_TEXTE À LIRE_:
━━━━━━━━━━

Enquête sur l’explosion de Beyrouth : le magistrat en charge de l’affaire menacé 

Alors que l’enquête sur la double explosion du 4 août 2020 dans le port de Beyrouth stagne, la campagne de dénigrement à l’encontre du juge chargé du dossier vient de passer un cap.

Après les pressions politiques, les menaces pures et simples ? C’est ce que rapporte France24, qui vient ainsi confirmer les rumeurs qui circulaient depuis le début de la semaine. Depuis que Tarek Bitar, juge d’instruction à la Cour de justice, a été chargé de l’enquête sur la double explosion du 4 Août 2020 au port de Beyrouth, les pressions politiques sont légions.

Le 18 février dernier, alors en charge de l’affaire, le juge Fadi Sawan avait démissionné après avoir « subi des menaces indirectes », rappelle au Celsalab Sejean Azzi, ancien ministre du travail. Mais un cap a été passé cette semaine.

━━━━━━━━━━

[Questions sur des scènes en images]

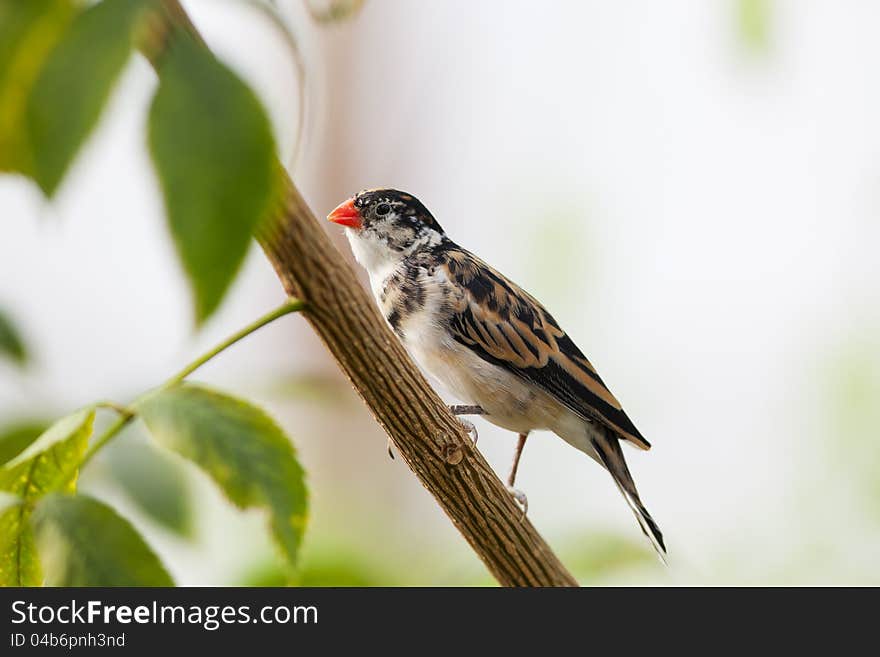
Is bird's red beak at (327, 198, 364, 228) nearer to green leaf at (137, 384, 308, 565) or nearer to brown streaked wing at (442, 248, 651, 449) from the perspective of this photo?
brown streaked wing at (442, 248, 651, 449)

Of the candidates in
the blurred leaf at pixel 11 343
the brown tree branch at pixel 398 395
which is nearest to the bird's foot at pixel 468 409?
the brown tree branch at pixel 398 395

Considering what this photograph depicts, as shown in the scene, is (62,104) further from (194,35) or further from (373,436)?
(373,436)

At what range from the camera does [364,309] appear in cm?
110

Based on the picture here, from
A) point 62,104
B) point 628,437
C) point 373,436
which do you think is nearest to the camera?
point 62,104

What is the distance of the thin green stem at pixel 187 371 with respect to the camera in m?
0.96

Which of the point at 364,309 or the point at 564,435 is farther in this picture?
the point at 564,435

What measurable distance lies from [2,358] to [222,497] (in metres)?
0.48

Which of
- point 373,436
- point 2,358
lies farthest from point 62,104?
point 373,436

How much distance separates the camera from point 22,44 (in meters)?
0.59

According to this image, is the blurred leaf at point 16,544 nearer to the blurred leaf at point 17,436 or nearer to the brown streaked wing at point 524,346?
the blurred leaf at point 17,436

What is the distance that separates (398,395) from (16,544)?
49 cm

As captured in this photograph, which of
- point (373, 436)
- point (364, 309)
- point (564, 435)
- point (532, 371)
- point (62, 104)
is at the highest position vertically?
point (62, 104)

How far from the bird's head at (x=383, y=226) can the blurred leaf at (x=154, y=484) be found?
4.74ft

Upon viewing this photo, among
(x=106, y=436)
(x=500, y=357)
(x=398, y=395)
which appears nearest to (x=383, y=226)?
(x=500, y=357)
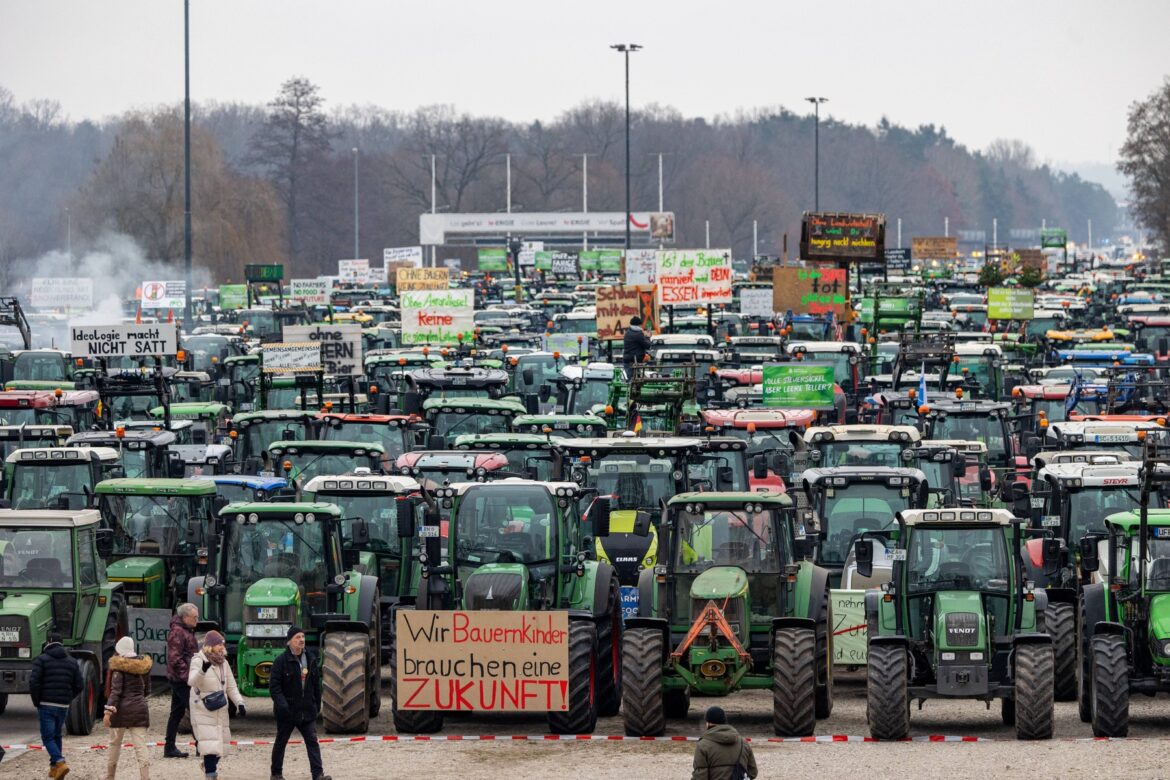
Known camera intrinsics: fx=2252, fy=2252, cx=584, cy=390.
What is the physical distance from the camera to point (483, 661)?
19.0m

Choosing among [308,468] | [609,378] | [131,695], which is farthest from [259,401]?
[131,695]

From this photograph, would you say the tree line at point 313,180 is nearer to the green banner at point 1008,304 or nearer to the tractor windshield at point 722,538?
the green banner at point 1008,304

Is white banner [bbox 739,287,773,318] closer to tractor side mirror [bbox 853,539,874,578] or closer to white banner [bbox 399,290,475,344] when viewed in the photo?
white banner [bbox 399,290,475,344]

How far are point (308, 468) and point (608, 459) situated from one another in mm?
3695

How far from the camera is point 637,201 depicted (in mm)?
172125

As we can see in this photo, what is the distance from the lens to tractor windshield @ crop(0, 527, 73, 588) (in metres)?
19.8

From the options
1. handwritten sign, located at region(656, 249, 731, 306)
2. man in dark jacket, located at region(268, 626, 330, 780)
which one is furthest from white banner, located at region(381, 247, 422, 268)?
man in dark jacket, located at region(268, 626, 330, 780)

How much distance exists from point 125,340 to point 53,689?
15.8 m

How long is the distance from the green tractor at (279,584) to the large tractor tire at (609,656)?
198 centimetres

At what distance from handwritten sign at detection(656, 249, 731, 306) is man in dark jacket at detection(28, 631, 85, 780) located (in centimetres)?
3175

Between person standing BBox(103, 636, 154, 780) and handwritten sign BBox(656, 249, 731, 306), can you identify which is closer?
person standing BBox(103, 636, 154, 780)

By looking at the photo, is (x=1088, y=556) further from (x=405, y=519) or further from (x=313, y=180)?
(x=313, y=180)

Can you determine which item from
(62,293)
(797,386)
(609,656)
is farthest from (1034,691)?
(62,293)

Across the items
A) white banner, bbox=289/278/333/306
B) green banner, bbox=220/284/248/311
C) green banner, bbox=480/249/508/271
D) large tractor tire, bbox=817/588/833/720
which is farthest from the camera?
green banner, bbox=480/249/508/271
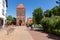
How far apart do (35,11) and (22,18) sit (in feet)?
146

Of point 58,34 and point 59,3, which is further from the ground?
point 59,3

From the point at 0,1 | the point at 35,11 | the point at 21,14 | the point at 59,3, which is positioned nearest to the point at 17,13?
the point at 21,14

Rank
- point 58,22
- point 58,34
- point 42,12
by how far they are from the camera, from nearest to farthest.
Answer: point 58,22, point 58,34, point 42,12

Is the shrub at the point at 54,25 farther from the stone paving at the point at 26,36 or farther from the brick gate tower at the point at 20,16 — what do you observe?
the brick gate tower at the point at 20,16

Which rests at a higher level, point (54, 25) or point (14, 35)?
point (54, 25)

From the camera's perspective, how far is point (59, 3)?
113 feet

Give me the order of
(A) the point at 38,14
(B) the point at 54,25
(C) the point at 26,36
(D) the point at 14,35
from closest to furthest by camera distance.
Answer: (C) the point at 26,36, (D) the point at 14,35, (B) the point at 54,25, (A) the point at 38,14

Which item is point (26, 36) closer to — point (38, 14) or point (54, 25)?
point (54, 25)

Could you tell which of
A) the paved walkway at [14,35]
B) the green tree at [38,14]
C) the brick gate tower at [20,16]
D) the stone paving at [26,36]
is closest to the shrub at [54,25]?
the stone paving at [26,36]

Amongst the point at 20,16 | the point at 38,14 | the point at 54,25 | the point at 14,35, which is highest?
the point at 38,14

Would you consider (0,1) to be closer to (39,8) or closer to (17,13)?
(39,8)

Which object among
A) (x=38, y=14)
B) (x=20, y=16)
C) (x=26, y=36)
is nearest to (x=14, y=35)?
(x=26, y=36)

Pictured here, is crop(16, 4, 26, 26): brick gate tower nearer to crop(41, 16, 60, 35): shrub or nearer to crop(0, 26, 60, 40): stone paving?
crop(0, 26, 60, 40): stone paving

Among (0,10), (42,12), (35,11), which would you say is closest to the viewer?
(0,10)
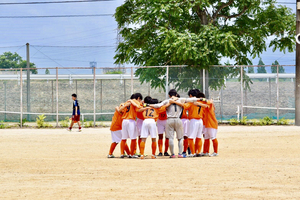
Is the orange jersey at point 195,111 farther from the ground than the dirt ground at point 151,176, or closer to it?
farther from the ground

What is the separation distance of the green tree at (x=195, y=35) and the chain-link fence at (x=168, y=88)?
7 cm

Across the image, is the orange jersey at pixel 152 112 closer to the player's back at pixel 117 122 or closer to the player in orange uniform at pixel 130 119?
the player in orange uniform at pixel 130 119

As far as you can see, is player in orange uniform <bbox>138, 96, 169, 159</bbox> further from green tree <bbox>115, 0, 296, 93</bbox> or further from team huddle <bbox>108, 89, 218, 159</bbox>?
green tree <bbox>115, 0, 296, 93</bbox>

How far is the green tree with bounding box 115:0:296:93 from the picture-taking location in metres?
21.2

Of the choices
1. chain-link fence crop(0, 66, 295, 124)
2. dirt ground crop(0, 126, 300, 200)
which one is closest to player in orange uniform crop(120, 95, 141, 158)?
dirt ground crop(0, 126, 300, 200)

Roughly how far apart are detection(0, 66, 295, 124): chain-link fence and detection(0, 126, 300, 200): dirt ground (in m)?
7.94

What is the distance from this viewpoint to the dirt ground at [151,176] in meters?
6.80

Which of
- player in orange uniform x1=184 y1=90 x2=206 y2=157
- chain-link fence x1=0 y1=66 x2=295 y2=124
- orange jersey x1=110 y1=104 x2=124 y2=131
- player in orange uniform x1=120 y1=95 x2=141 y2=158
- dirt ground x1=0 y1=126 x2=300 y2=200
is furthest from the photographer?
chain-link fence x1=0 y1=66 x2=295 y2=124

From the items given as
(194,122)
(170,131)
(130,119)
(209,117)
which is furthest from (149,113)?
(209,117)

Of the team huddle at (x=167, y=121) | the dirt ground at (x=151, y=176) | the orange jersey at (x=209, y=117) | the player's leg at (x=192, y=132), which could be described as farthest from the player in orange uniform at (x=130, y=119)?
the orange jersey at (x=209, y=117)

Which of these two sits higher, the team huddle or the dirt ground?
the team huddle

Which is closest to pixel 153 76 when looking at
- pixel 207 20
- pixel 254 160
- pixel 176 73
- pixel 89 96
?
pixel 176 73

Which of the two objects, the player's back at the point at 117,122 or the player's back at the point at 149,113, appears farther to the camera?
the player's back at the point at 117,122

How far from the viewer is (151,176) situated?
26.9 ft
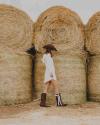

━━━━━━━━━━

_VOS CONSIGNES_: Poursuivez le texte sur l'enquête de l'explosion de Beyrouth à la suite de sa dernière phrase. Cette liste provient d'une autre source que le texte.

_RÉPONSE CI-DESSOUS_:
Pour rappel, le cataclysme du port de Beyrouth avait fait 214 morts, plus de 6500 blessés et environ 300 000 déplacés. Plus d’un an après les faits, la Banque mondiale estime le coût des dégâts à plus de quatre milliards d’euros.

« Nous en avons assez de toi »

C’est un journaliste de la chaîne de télévision libanaise LBCI, Edmond Sassine, qui a le premier donné l’information via son compte Twitter, mardi dernier.

Traduction : « Le Hezbollah, par l’intermédiaire de Wafiq Safa, a envoyé un message de menace au juge Tarek Bitar, déclarant: Nous en avons assez de toi. Nous irons jusqu’au bout avec les moyens légaux, et si cela ne fonctionne pas, nous allons te punir. »

Au vu de l’ampleur qu’a pris cette nouvelle en quelques heures sur les réseaux sociaux, le procureur général de la Cour de Cassation, Ghassan Oueidate, a requis dès le lendemain un rapport au juge Bitar, lui demandant de statuer sur le bien-fondé de cette rumeur. Ce dernier, nous informe L’Orient-Le Jour, dans une lettre qui n’a pas été rendue publique, confirme les menaces qui le visent.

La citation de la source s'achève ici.